Nov 17, 2007
Published: November 18, 2007
WASHINGTON, Nov. 17 — Over the past six years, the Bush administration has spent almost $100 million so far on a highly classified program to help Gen. Pervez Musharraf, Pakistan’s president, secure his country’s nuclear weapons, according to current and former senior administration officials.
But with the future of that country’s leadership in doubt, debate is intensifying about whether Washington has done enough to help protect the warheads and laboratories, and whether Pakistan’s reluctance to reveal critical details about its arsenal has undercut the effectiveness of the continuing security effort.
The aid, buried in secret portions of the federal budget, paid for the training of Pakistani personnel in the United States and the construction of a nuclear security training center in Pakistan, a facility that American officials say is nowhere near completion, even though it was supposed to be in operation this year.
A raft of equipment — from helicopters to night-vision goggles to nuclear detection equipment — was given to Pakistan to help secure its nuclear material, its warheads, and the laboratories that were the site of the worst known case of nuclear proliferation in the atomic age.
While American officials say that they believe the arsenal is safe at the moment, and that they take at face value Pakistani assurances that security is vastly improved, in many cases the Pakistani government has been reluctant to show American officials how or where the gear is actually used.
That is because the Pakistanis do not want to reveal the locations of their weapons or the amount or type of new bomb-grade fuel the country is now producing.
The American program was created after the Sept. 11, 2001, attacks, when the Bush administration debated whether to share with Pakistan one of the crown jewels of American nuclear protection technology, known as “permissive action links,” or PALS, a system used to keep a weapon from detonating without proper codes and authorizations.
In the end, despite past federal aid to France and Russia on delicate points of nuclear security, the administration decided that it could not share the system with the Pakistanis because of legal restrictions.
In addition, the Pakistanis were suspicious that any American-made technology in their warheads could include a secret “kill switch,” enabling the Americans to turn off their weapons.
While many nuclear experts in the federal government favored offering the PALS system because they considered Pakistan’s arsenal among the world’s most vulnerable to terrorist groups, some administration officials feared that sharing the technology would teach Pakistan too much about American weaponry. The same concern kept the Clinton administration from sharing the technology with China in the early 1990s.
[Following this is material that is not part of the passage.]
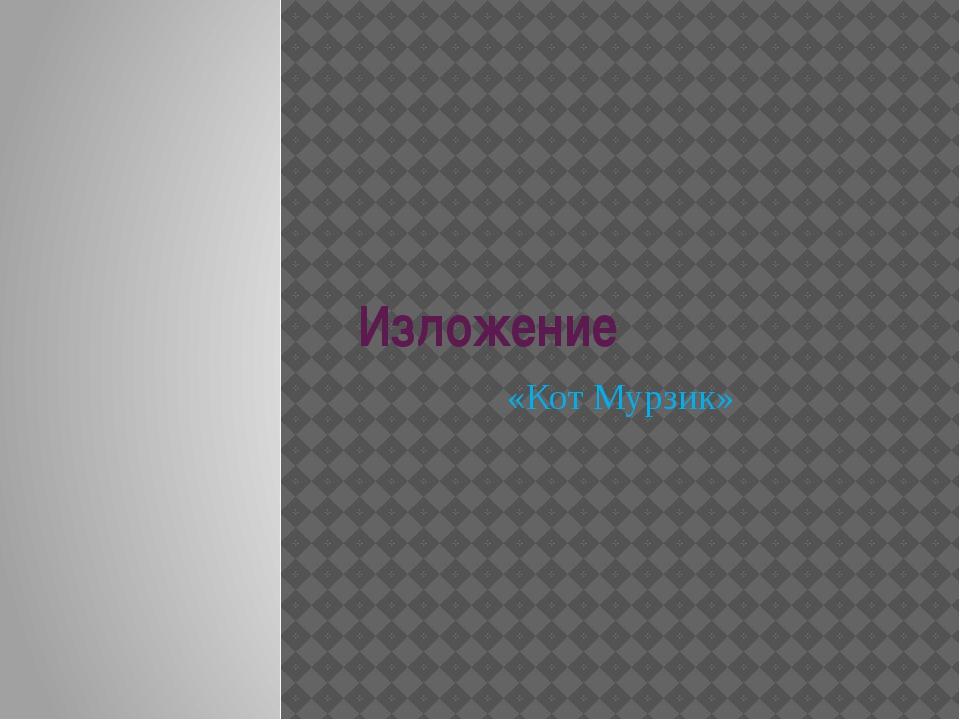 Изложение «Кот Мурзик»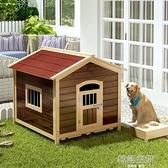 碳化狗窩防水防曬防腐小房子戶外狗籠大型犬寵物犬舍實木狗屋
The New York Times has known details of the secret program for more than three years, based on interviews with a range of American officials and nuclear experts, some of whom were concerned that Pakistan’s arsenal remained vulnerable. The newspaper agreed to delay publication of the article after considering a request from the Bush administration, which argued that premature disclosure could hurt the effort to secure the weapons.
Since then, some elements of the program have been discussed in the Pakistani news media and in a presentation late last year by the leader of Pakistan’s nuclear safety effort, Lt. Gen. Khalid Kidwai, who acknowledged receiving “international” help as he sought to assure Washington that all of the holes in Pakistan’s nuclear security infrastructure had been sealed.
The Times told the administration last week that it was reopening its examination of the program in light of those disclosures and the current instability in Pakistan. Early this week, the White House withdrew its request that publication be withheld, though it was unwilling to discuss details of the program.
The secret program was designed by the Energy Department and the State Department, and it drew heavily from the effort over the past decade to secure nuclear weapons, stockpiles and materials in Russia and other former Soviet states. Much of the money for Pakistan was spent on physical security, like fencing and surveillance systems, and equipment for tracking nuclear material if it left secure areas.
But while Pakistan is formally considered a “major non-NATO ally,” the program has been hindered by a deep suspicion among Pakistan’s military that the secret goal of the United States was to gather intelligence about how to locate and, if necessary, disable Pakistan’s arsenal, which is the pride of the country.
“Everything has taken far longer than it should,” a former official involved in the program said in a recent interview, “and you are never sure what you really accomplished.”
In recent days, American officials have expressed confidence that Pakistan’s nuclear arsenal is well secured. “I don’t see any indication right now that security of those weapons is in jeopardy, but clearly we are very watchful, as we should be,” Adm. Mike Mullen, chairman of the Joint Chiefs of Staff, told a Pentagon news conference on Thursday.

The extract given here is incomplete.